Sheriff launches Criminal Apprehension Unit

Webber with list of offenders
Cass County Sheriff Jeff Weber displays a list of Cass County offenders who have at least two warrants for failure to appear for court dates.

By Sheryl Stanley

Cass County Sheriff Jeff Weber has a short, but pointed message for those who would break the law and victimize the residents of Cass County. 

Criminals, beware!

The one-quarter cent sales tax for county law enforcement activities that was passed in 2017 is now providing revenues to help the sheriff’s department fund several enhancements to its overall mission. 

One of the newest is the Criminal Apprehension Unit (CAU) which was launched earlier this month. 

As the name implies, the new unit is targeting known criminals, repeat offenders and that small segment of our society that degrade the quality of life in Cass County.   

Weber said most of the local police agencies, including departments in Belton, Raymore and Harrisonville, use the same software as the sheriff’s office to track the numbers and types of criminal activity, so by sharing data they can improve efficiencies across the board. Often, when the data is analyzed, deputies can determine that many crimes are committed by repeat offenders. 

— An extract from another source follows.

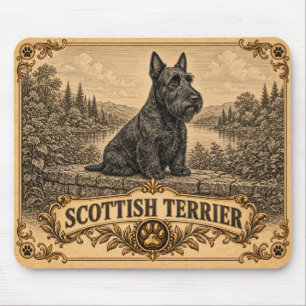 Tapis De Souris Térrier Écossais, Chien à Patrimoine Vintage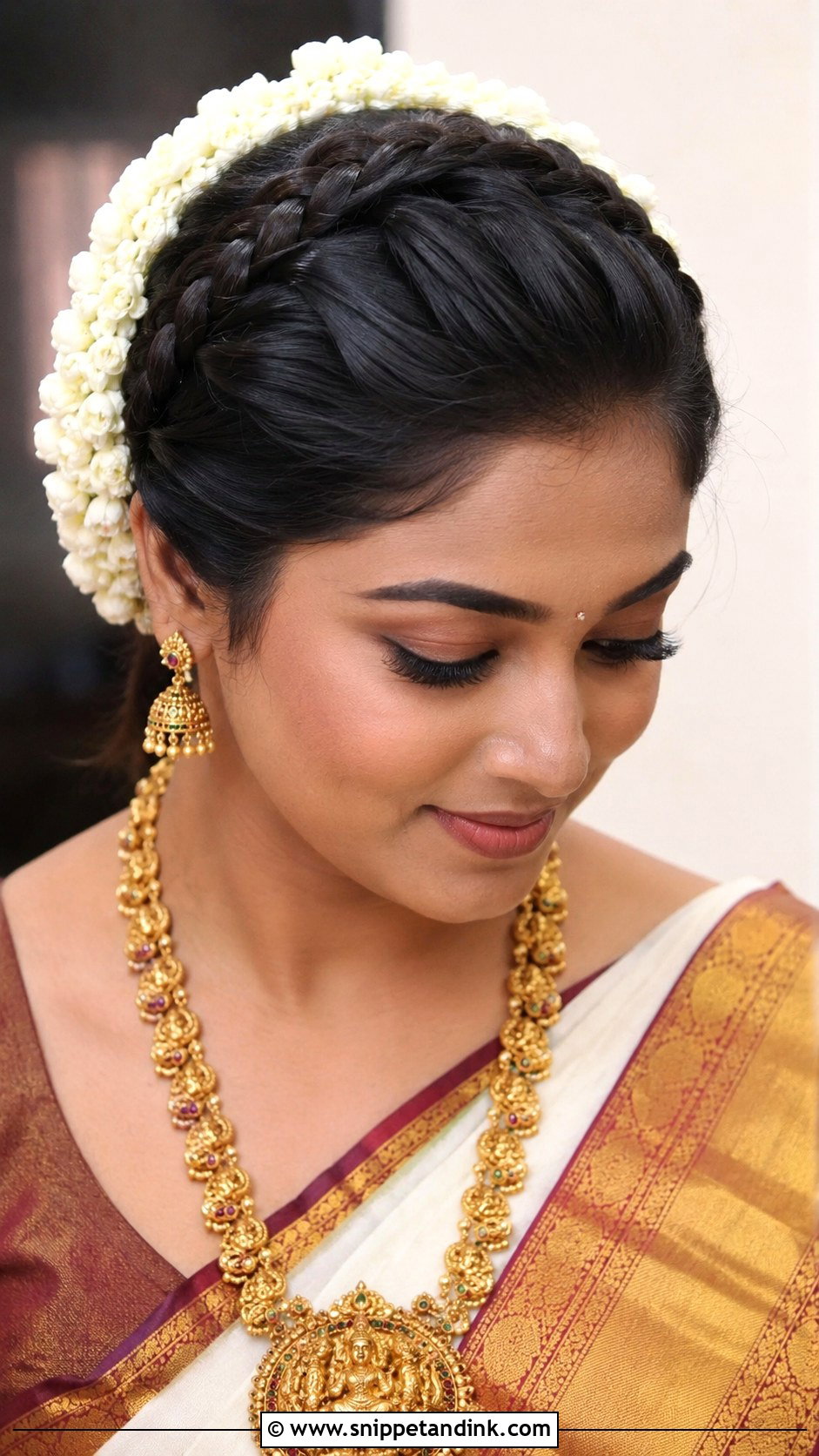 Sleek Straight Hair With Center Part - Snippet and Ink - 25 Hindu Bride Hairstyle Ideas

“Our philosophy will be one of focused deterrence, where we will focus official and community attention and resources on the relatively few individuals who commit a disproportionate number of crimes and remove any sense of anonymity they might think they enjoy,” Weber said. 

The CAU will emphasize four critical methods in their new response. 

First, timely and accurate intelligence gathered through the normal course of police work and including any tips received. 

Second, a rapid deployment of resources. 

Third, effective tactics to interrupt criminal activity and four, relentless follow-up.  

The CAU is part of the Special Operations Division and will be staffed by a sergeant, two detectives/crime analysts, two K-9 units and eight deputies. 

Although the unit has only four deputies at the moment, Weber said the remainder will be selected and brought into the team after the current class of recruits in the sheriff’s academy graduate in December. 

“When we have those new people in place in the department, then we can shift some of our experienced personnel into the CAU. We should be fully staffed by spring 2019,” Weber said. 

As part of their resources, the Criminal Apprehension Unit will have easily recognizable vehicles. Ford Police Interceptor SUVs will be utilized with a different paint from other sheriff’s department cars and clearly identified as a Criminal Apprehension Unit vehicle. 

Each will carry two men and be equipped with a digital tablet, fingerprint scanner for rapid identification of suspects and license plate readers that can scan traffic and alert officers if they encounter another car that has been reported as stolen. 

Weber said the new CAU personnel may respond to major in-progress incidents if needed, but they will not perform routine patrol activities. 

The Criminal Apprehension Unit began work Oct. 3 and, according to Weber, after only five days it had already tallied 81 vehicle stops, resulting in 29 citations, 12 probation and parole violations and 25 arrests.